Optimizing manifest format

Matt Mackall mpm at selenic.com
Sat Jun 9 10:30:24 CDT 2012


On Fri, 2012-06-08 at 22:34 +0200, Benoit Boissinot wrote:
> On Fri, Jun 8, 2012 at 6:13 AM, Wagner Bruna <
> wagner.bruna+mercurial at gmail.com> wrote:
> 
> > Hello,
> >
> > Bryan O'Sullivan's recent tests with revlog compression motivated me to
> > test an idea for enhancing manifest compression by changing the format
> > actually stored in its revlog.
> >
> > The following script encodes manifest data like
> >
> > "a/b[hexid1][mode]\n
> > a/c[hexid2][mode]\n
> > d[hexid3][mode]\n"
> >
> > as:
> >
> > "a/b[mode]
> > //c[mode]
> > ///d[mode]
> > [binid3][binid2][binid1]"
> >
> > The file paths are encoded as a serialized tree in pre-order, together
> > with mode information.

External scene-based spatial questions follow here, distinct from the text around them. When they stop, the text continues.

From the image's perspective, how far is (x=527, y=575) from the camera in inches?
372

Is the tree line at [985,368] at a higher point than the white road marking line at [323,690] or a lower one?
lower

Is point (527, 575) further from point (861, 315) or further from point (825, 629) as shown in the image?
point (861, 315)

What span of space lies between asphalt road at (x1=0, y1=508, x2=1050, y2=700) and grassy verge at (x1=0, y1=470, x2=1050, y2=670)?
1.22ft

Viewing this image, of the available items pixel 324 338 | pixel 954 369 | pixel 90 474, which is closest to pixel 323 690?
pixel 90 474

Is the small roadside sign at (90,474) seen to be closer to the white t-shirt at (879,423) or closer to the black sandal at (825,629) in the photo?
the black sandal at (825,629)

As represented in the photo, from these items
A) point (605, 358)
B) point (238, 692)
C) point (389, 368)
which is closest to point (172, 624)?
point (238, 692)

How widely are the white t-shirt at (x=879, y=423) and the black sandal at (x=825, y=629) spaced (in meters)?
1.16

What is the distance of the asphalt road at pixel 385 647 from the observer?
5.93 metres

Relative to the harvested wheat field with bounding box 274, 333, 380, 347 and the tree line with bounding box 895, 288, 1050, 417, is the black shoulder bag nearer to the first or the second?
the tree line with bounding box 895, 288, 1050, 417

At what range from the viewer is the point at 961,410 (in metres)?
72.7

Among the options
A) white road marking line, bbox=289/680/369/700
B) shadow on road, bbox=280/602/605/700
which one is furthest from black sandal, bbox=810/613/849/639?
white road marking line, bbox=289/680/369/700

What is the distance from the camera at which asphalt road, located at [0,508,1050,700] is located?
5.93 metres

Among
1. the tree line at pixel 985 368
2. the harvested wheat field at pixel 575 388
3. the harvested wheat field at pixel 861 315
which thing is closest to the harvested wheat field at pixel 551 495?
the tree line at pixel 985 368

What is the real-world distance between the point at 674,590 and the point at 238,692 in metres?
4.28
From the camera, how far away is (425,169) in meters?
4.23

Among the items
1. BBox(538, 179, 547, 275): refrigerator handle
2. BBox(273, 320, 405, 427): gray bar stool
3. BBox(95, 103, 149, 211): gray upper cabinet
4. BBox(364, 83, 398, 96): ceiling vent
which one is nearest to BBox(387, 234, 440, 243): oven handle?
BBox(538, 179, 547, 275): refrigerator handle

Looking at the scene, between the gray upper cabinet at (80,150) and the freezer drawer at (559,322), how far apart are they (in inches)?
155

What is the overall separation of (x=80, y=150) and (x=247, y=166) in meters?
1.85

This avoids unneeded path name repetition, and
> > group related files more closely (file changes in the same subtree will
> > be grouped in the output, hopefully improving delta storage).
> >
> > Node ids are stored in binary form, and grouped at the end, to avoid
> > mixing compressible (paths) and incompressible (hashes) data. Again,
> > related file changes will hopefully tend to cluster together.
> >
> 
> The disadvantage is that it becomes harder to parse partially, or to
> extract information from just a binary delta (which is quite useful).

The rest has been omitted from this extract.